Unnamed: 0,level_0,index,query,document,prediction,logprobs,probability,yes_probability
0,16,16,how do bi-encoders work for sentence embeddings,In Search for Linear Relations in Sentence Emb...,Yes,-0.004824,0.995187,0.995187
1,8,8,how do bi-encoders work for sentence embeddings,Vec2Sent: Probing Sentence Embeddings with Nat...,Yes,-0.004863,0.995149,0.995149
2,19,19,how do bi-encoders work for sentence embeddings,Relational Sentence Embedding for Flexible Sem...,Yes,-0.038814,0.96193,0.96193
3,0,0,how do bi-encoders work for sentence embeddings,SBERT studies Meaning Representations: Decompo...,Yes,-0.053264,0.94813,0.94813
4,15,15,how do bi-encoders work for sentence embeddings,Sentence-T5: Scalable Sentence Encoders from P...,No,-0.291893,0.746849,0.253151
5,6,6,how do bi-encoders work for sentence embeddings,How to Probe Sentence Embeddings in Low-Resour...,No,-0.015551,0.98457,0.01543
6,18,18,how do bi-encoders work for sentence embeddings,Efficient and Flexible Topic Modeling using Pr...,No,-0.015296,0.98482,0.01518
7,9,9,how do bi-encoders work for sentence embeddings,Non-Linguistic Supervision for Contrastive Lea...,No,-0.013869,0.986227,0.013773
8,12,12,how do bi-encoders work for sentence embeddings,Character-based Neural Networks for Sentence P...,No,-0.012866,0.987216,0.012784
9,7,7,how do bi-encoders work for sentence embeddings,Clustering and Network Analysis for the Embedd...,No,-0.012663,0.987417,0.012583


In [14]:
# Inspect our new top document following reranking
reranked_df["document"][0]

'In Search for Linear Relations in Sentence Embedding Spaces: We present an introductory investigation into continuous-space vector\nrepresentations of sentences. We acquire pairs of very similar sentences\ndiffering only by a small alterations (such as change of a noun, adding an\nadjective, noun or punctuation) from datasets for natural language inference\nusing a simple pattern method. We look into how such a small change within the\nsentence text affects its representation in the continuous space and how such\nalterations are reflected by some of the popular sentence embedding models. We\nfound that vector differences of some embeddings actually reflect small changes\nwithin a sentence.'

## Conclusion

We've shown how to create a tailored cross-encoder to rerank academic papers. This approach will work best where there are domain-specific nuances that can be used to pick the most relevant corpus for your users, and where some pre-filtering has taken place to limit the amount of data the cross-encoder will need to process. 
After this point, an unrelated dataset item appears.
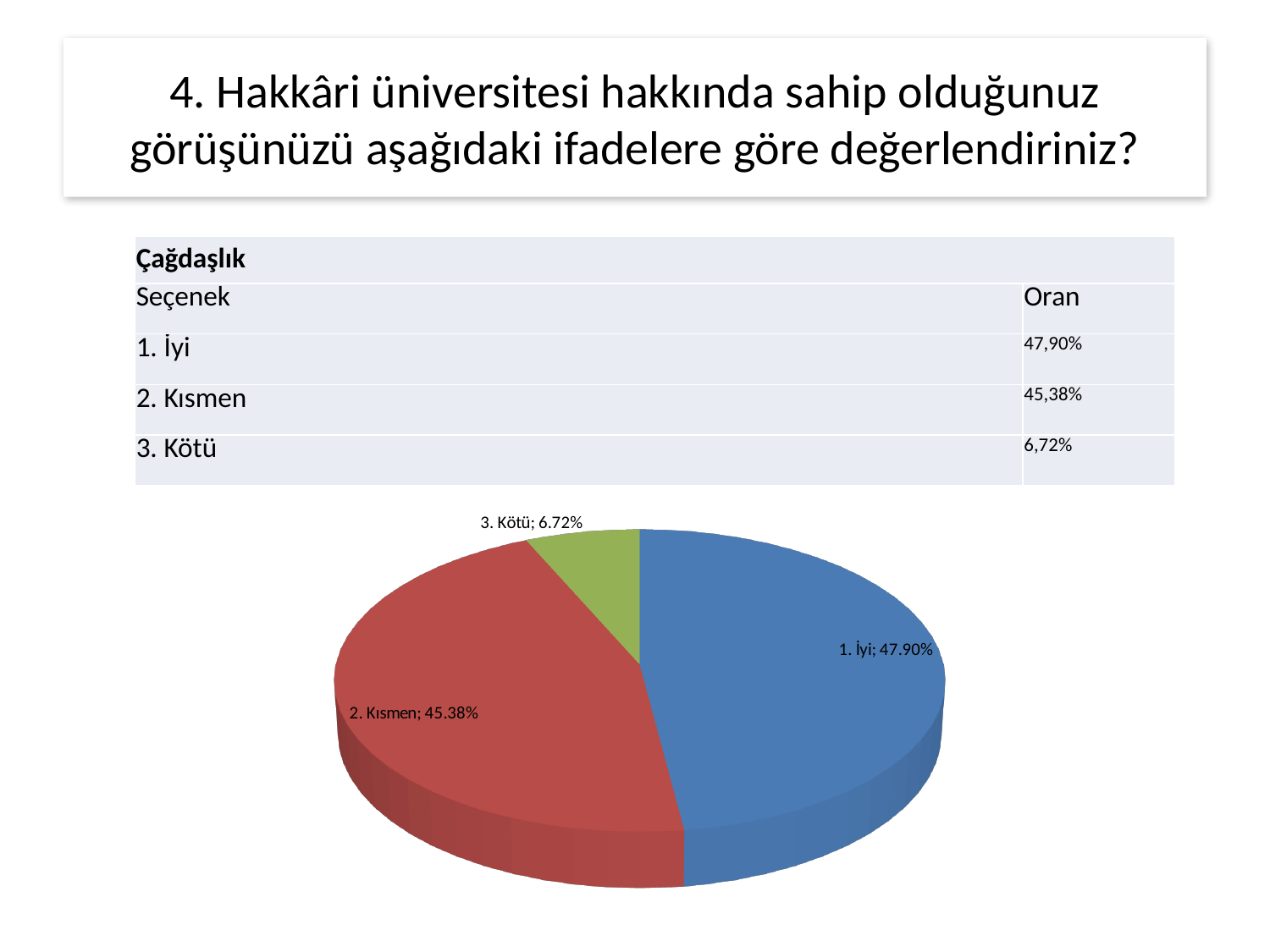
What share of the pie does the "3. Kötü" slice represent? 6.72% What colour is the slice for "2. Kısmen" in the pie chart? Red What is the difference between the values for "2. Kısmen" and "3. Kötü" in the pie chart? 38.66% Which category has the largest slice in the pie chart? 1. İyi Which is larger in the pie chart, the slice for "2. Kısmen" or the slice for "3. Kötü"? 2. Kısmen What is the value shown for the slice labelled "1. İyi" in the pie chart? 47.90% What is the difference between the values for "1. İyi" and "2. Kısmen" in the pie chart? 2.52% What kind of chart is shown on the slide? Pie chart What is the value shown for the slice labelled "2. Kısmen" in the pie chart? 45.38% How many slices does the pie chart have? 3 Which category has the smallest slice in the pie chart? 3. Kötü What is the value shown for the slice labelled "3. Kötü" in the pie chart? 6.72%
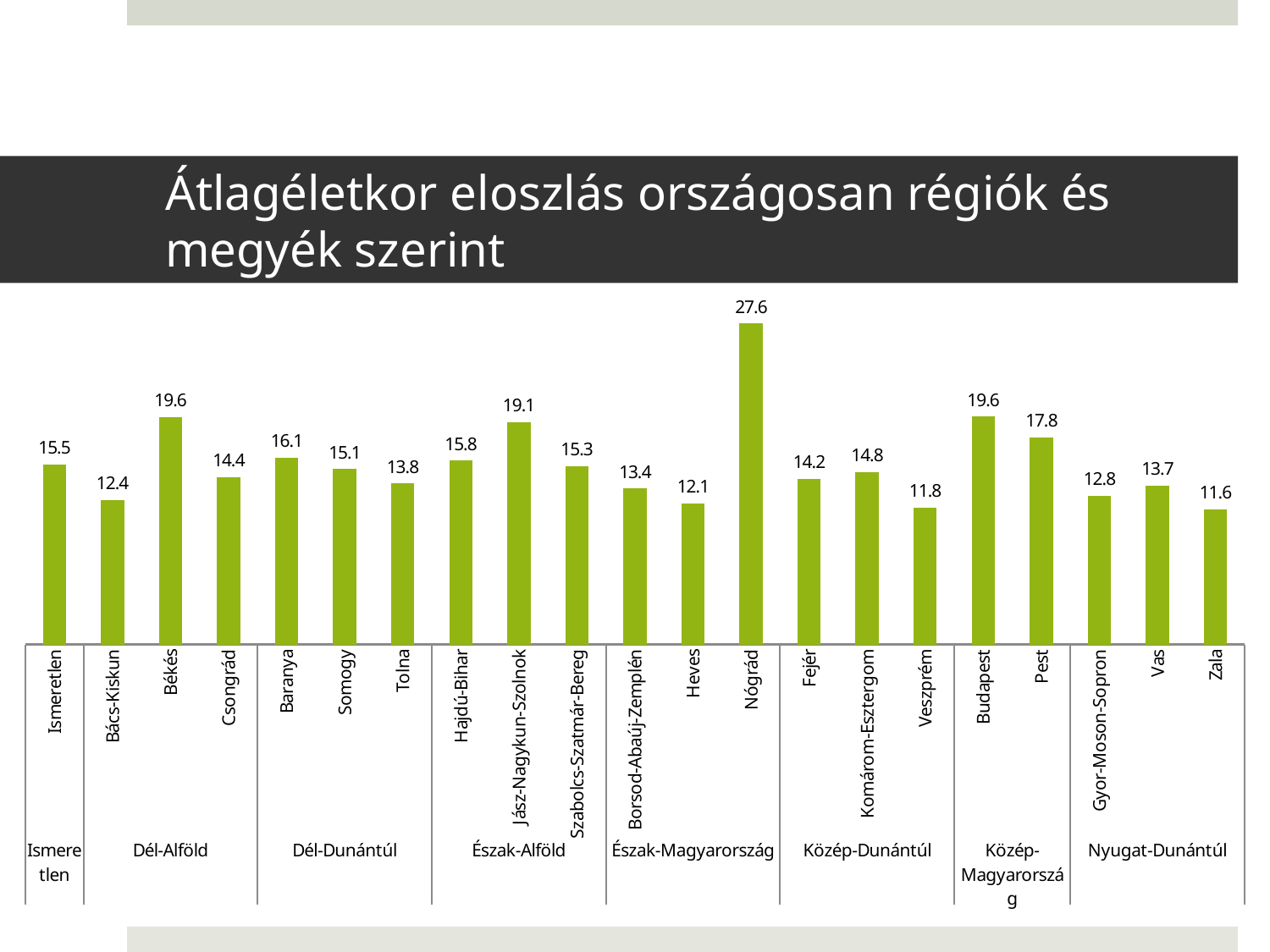
What is the value for Jász-Nagykun-Szolnok? 19.1 What is the value for Nógrád? 27.6 Which is larger, the value for Baranya or the value for Tolna? Baranya What kind of chart is shown on the slide? Bar chart What is the value for Veszprém? 11.8 What is the difference between the values for Nógrád and Heves? 15.5 Which is larger, the value for Fejér or the value for Komárom-Esztergom? Komárom-Esztergom Which county has the lowest value? Zala Which county has the highest value? Nógrád What is the title of the chart? Átlagéletkor eloszlás országosan régiók és megyék szerint What is the difference between the values for Budapest and Pest? 1.8 How many bars are plotted in the chart? 21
A few typical use cases we've seen are:
- Returning a list of 100 most relevant stock reports, then re-ordering into a top 5 or 10 based on the detailed context of a particular set of customer portfolios
- Running after a classic rules-based search that gets the top 100 or 1000 most relevant results to prune it according to a specific user's context


### Taking this forward

Taking the few-shot approach, as we have here, can work well when the domain is general enough that a small number of examples will cover most reranking cases. However, as the differences between documents become more specific you may want to consider the ```Fine-tuning``` endpoint to make a more elaborate cross-encoder with a wider variety of examples.

There is also a latency impact of using ```text-davinci-003``` that you'll need to consider, with even our few examples above taking a couple seconds each - again, the ```Fine-tuning``` endpoint may help you here if you are able to get decent results from an ```ada``` or ```babbage``` fine-tuned model.

We've used the ```Completions``` endpoint from OpenAI to build our cross-encoder, but this area is well-served by the open-source community. [Here](https://huggingface.co/cross-encoder/mmarco-mMiniLMv2-L12-H384-v1) is an example from HuggingFace, for example.

We hope you find this useful for tuning your search use cases, and look forward to seeing what you build.